Medtronic’s adjusted earnings dropped in half to 62 cents a share, from $1.26 in last year’s first quarter.

Advanced Disposal shareholders approve lower price

Shareholders of Ponte Vedra-based Advanced Disposal Services Inc. last week approved a lower price for the company’s proposed buyout by Waste Management Inc.

Waste Management agreed in April 2019 to buy Advanced Disposal for $33.15 per share and stockholders approved the deal last year.
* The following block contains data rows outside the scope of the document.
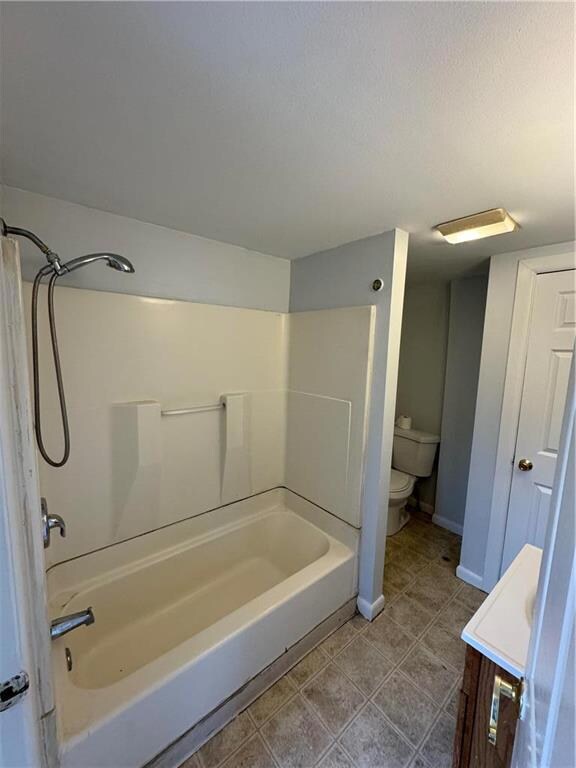 447 Harrison St unit 2, Allentown, PA 18103 - photo 3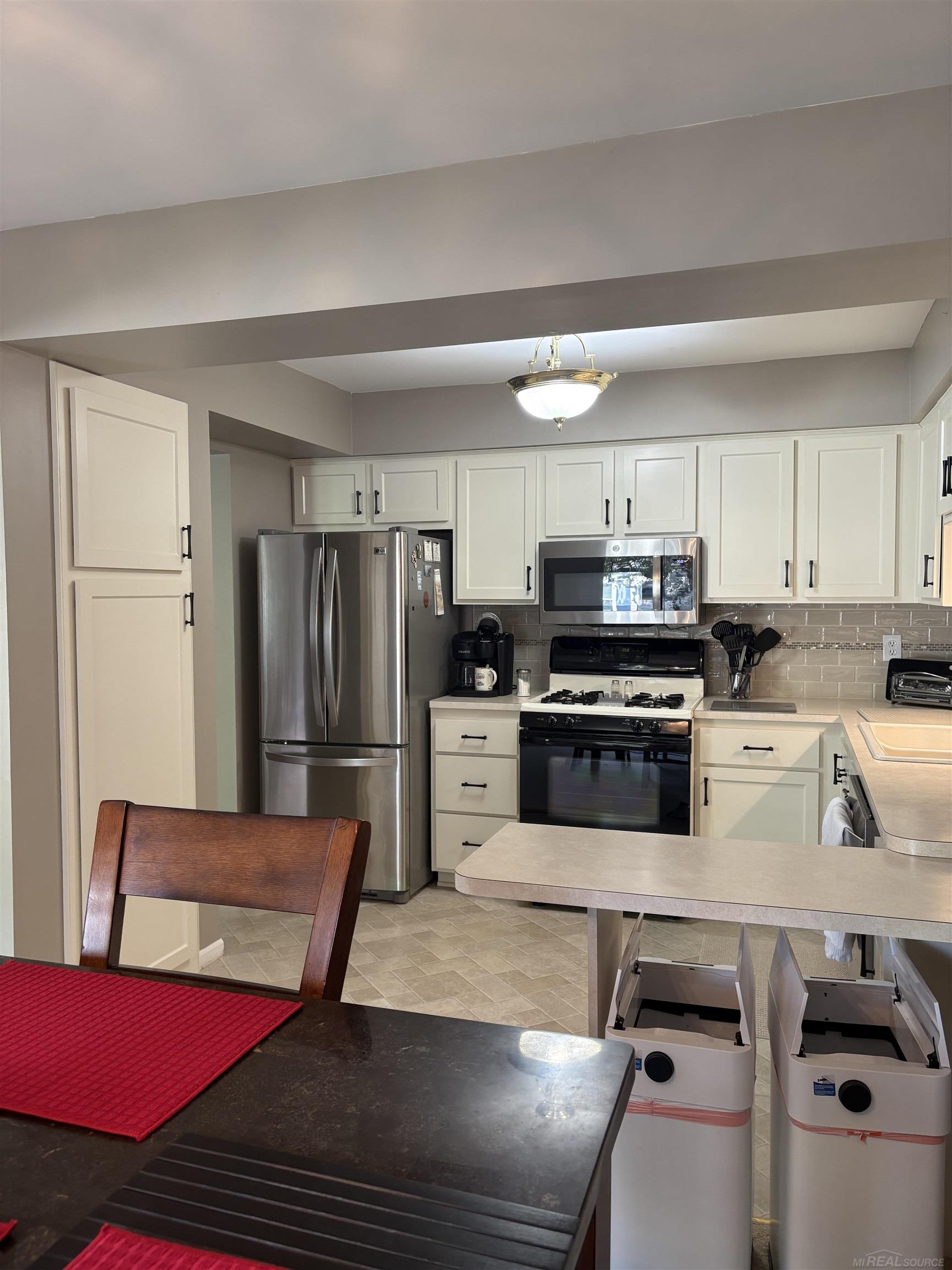 14806 Paris Court # 28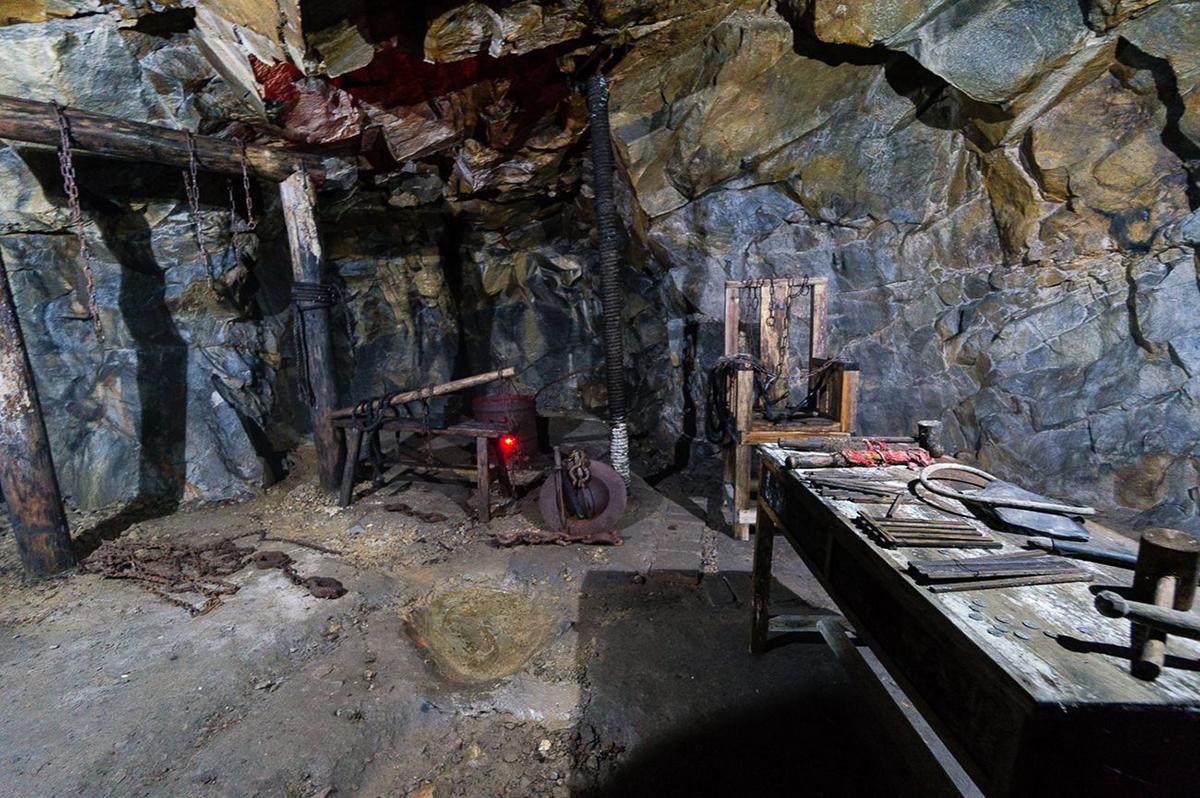 1975年老农发现一具手铐尸骸，是失踪20年的女烈士，惊动当地政府休闲区蓝鸢梦想 - Www.slyday.coM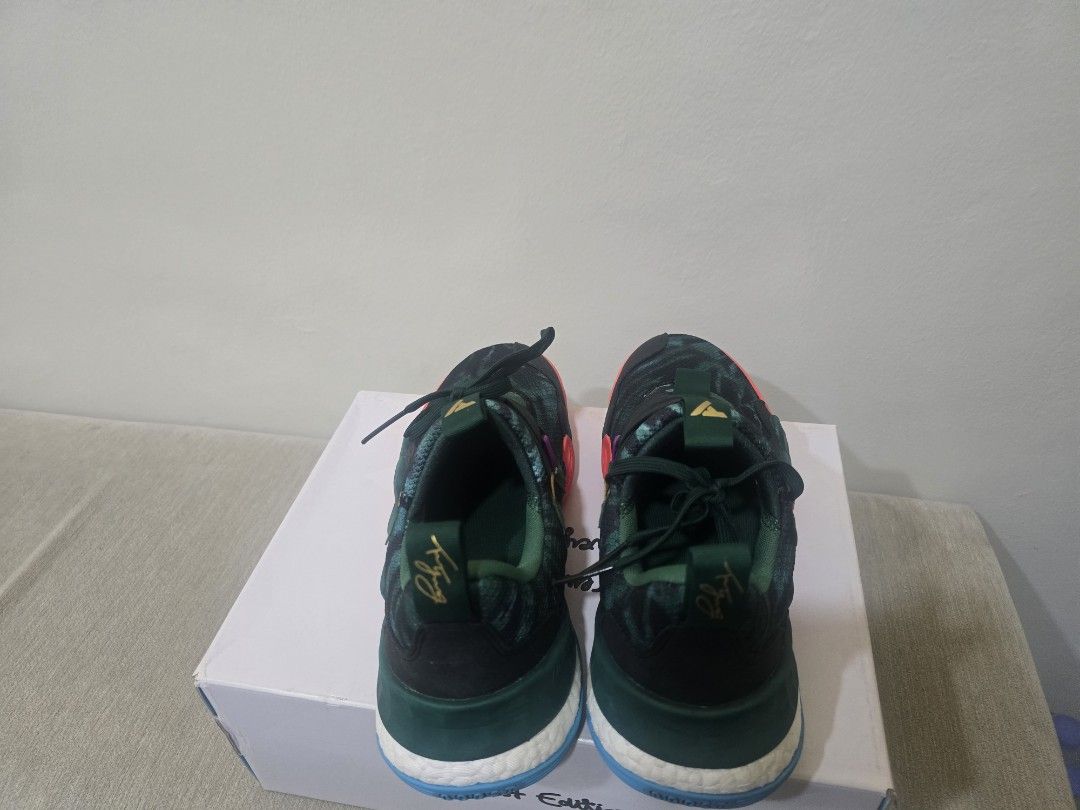 Adidas Trae Young 1 ORIGINAL (Category: Sneakers) located in Quezon City. Submitted by practical_trends (Listing ID 1386703084, Image 3). Description: Adidas Trae Young 1 used 3x wooden court no issues size 10.5 US.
But as the approval process for the deal dragged on, the companies agreed in June 2020 to lower the price to $30.30, and shareholders had to vote again on the new price.
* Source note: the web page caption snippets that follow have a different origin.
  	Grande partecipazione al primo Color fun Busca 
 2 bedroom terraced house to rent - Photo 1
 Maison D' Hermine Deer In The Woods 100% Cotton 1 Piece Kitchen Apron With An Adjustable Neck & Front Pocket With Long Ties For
More than 99% of shares voted approved the lower price at a special meeting, according to a Securities and Exchange Commission filing.

The companies hope to complete the deal by the end of September but they still need U.S. Justice Department approval. 
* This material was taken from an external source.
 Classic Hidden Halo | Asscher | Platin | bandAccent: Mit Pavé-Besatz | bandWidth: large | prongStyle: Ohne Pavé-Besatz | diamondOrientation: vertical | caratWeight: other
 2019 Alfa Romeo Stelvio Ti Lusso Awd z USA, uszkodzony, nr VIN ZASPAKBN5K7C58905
Waste Management in June announced an agreement to sell $835 million in assets from the merged company to GFL Environmental, which it hopes will satisfy antitrust concerns about the merger of two waste services companies.

Fanatics sells $350 million in stock

Jacksonville-based Fanatics Holdings Inc. said last week in an SEC filing it sold $350 million in preferred stock.

The privately held online sports apparel and merchandise company rarely makes public filings, and last week’s document gives few details on the deal. 

However, CNBC reported on its website the stock sale values Fanatics at $6.2 billion.

Fanatics was founded as a retail store in the Orange Park Mall in 1995 by brothers Alan and Mitchell Trager.

The Tragers sold the company in 2011 and it is now part of a Philadelphia-based holding company called Kynetic.

Analyst upgrades CSX on trends

Stephens analyst Justin Long upgraded his rating on CSX Corp. from “equal weight” to “overweight,” citing several favorable trends for the Jacksonville-based railroad company.

“While we have always viewed CSX as being favorably positioned over the long term, our hesitancy in the past year has been based on the company’s earnings growth being more dependent on the top line (less room for ‘self help’ margin improvement via precision scheduled railroading) in a weak demand environment,” Long said in his research note Aug. 31.

However, he now sees favorable trends including a positive inflection in the freight market and low capital expense requirements that should improve cash flow.

“CSX’s stock has also lagged the rail sector year-to-date and its valuation relative to the S&P 500 is near the low end of the historical range,” Long said.

He raised his price target for CSX’s stock from $72 to $93, with the stock trading at $77.07 at the time of his report.

Landstar System downgraded on high stock price

Jacksonville-based trucking company Landstar System Inc. reached a record high of $138.55 when the market opened Aug. 31, but Stifel analyst J. Bruce Chan downgraded the stock last week because of its recent run-up.

“As the stock paves new peaks, we ask ourselves: is Landstar a fundamentally better company, or this market fundamentally better than in 2018? To both questions, we think the answer is no,” Chan said in his research report.

“We view Landstar as a great company now, as it was a couple years ago, and while there are more signs of secular consolidation, insurance is a structural headwind, and we are increasingly aware of macro uncertainty stemming from political, epidemiological, and other sources,” he said.

Chan downgraded his rating from “buy” to “hold” and dropped his price target from $127 to $110.

Black Knight acquires DocVerify

Black Knight Inc. last week said it acquired DocVerify, a California-based company that provides digital document signing services.

Jacksonville-based mortgage technology company Black Knight said the acquisition helps its goal of digitizing real estate and mortgage document processes.

Terms of the deal were not announced.